Forms Of Argument And Moral Change

Obviously no one is going to give me lots of money to examine why people don’t become vegeterian. But can we think up a project that examines something crucial to why people do or don’t become vegetarian but is housed inside a more general question. Something like what forms of argument and forms of representation have been influential in changing mass opinion and/or getting some kind of response about key moral issues - the holocaust, slavery, more recent wars, refugees. This project could use a linguist who can analyse forms of argument in text, talk and image, and a philosopher/ mathetmatician who can analyse those as well as talk about how people consume representations ini numbers and manipulate those - eg when thinking about how many pigs lives a human life is worth (if they ever get that far), or eg how many civilian casulties regime change is worth (if goverenments ever admit that they do this calculation) etc. It might also be useful to have someone like Annabelle who has media discourse experience, and someone like Peter Singer or perhaps a slightly tamer person, or someone working directly in history of ideas and social movements (there’s a guy at mu who might be good, Sean someone).

I think this is a fantastic idea.

I don’t think it needs any analytic philosophy, only political philosophy (maybe Sue?) and ethics.

Peter Singer is tame enough. Of course he’s very busy and probably couldn’t give it much time, but I bet you $10 he’d be interested in being involved in some way.

We might want to include Mary Crotty, in Law at USyd, who works on refugees (which could fit into your framework) and who’s a friend of Singer’s. We could also get advice from Andrew Bartlett. OK if I CC Andrew and Claire on this conversation?

Two key things i can think of right now that would need to be built in would be a) an account of the kinds of ‘meaning potential’ available at the time (in history). E.g. moving pictures were available to mass audiences during the holocaust but not during the campaign against slavery (and even stills not readily available or as ‘mass’)

Yes, except that we’d better stick to the present day, or at least the late 20th century, because it’s already such a horrifyingly broad project. I realise that we’ll narrow it as we go along in various ways, but I think we’d better start by narrowing it chronologically.

  1. need to cf mass opinion/ response from causes for individuals changing practice or changing mind (lots of potentially interesting theoretical stuff from areas like smoking cessation, general diet, religious and political change??)

Smoking — great idea because there’s so much research there and we can get at it via Claire Hooker, and via her friend Stacey Carter who I see is now working at VELIM and who is very friendly.
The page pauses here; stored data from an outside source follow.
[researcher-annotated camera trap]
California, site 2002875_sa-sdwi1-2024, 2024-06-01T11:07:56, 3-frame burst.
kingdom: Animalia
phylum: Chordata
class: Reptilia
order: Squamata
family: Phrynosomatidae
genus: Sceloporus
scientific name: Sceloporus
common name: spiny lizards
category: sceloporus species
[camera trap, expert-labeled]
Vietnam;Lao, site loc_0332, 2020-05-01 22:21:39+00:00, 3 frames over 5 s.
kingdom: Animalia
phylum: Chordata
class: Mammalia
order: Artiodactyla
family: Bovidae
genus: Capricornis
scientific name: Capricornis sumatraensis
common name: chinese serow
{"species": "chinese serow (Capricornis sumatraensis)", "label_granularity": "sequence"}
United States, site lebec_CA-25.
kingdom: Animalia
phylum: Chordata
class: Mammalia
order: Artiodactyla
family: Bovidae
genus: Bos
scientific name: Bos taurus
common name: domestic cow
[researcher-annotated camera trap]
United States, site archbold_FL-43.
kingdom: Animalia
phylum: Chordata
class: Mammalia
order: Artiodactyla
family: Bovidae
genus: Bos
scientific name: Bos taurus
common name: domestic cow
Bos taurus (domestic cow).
  1. how the different kinds of meaning potential likely to change opinion/ practice might (or might not) vary with the issue, the ‘level’ (population/ individual/ household), and the extent of change (e.g. vegetarian but not vegan, eg. war’s ok but this war’s not, etc.) and if so why.

Yes, good.

I think we might also get some good value out of Lesley Rogers (UNE) and/or Gisela Kaplan (also UNE) who work on animal intelligence, and maybe we could slice the project a bit differently so that it asks about changing ideas about animals in the sciences, public life and private life… (which then brings opportunities to use the Kanzi/ Panbanisha material etc etc) Maybe not though, because it seems important for funding to tackle or compare issues that people are disposed towards funding critique of, like smoking and even war. Agree with you about 20th C, but the slavery debate and history is really the closest I can think of to the sort of thing we’d like to see. ie we want a case study of at least one almost complete flip in the thinking of large populations from ‘x is normal’ to ‘x is abhorrent and unjustifiable’. Perhaps the holocaust would do for this (where the analogy is racial discrimination to the point of inhuman treatment was tolerated across the world, then changed drastically, but of course the change is not as complete or as widespread as with slavery - or is my history just crap?). Maybe an even better analogy to use is women’s suffrage - we wouldn’t need to go back further than the 20th Century but it has that “how could we possibly have not let women vote - it’s ridiculous” factor that I’m after.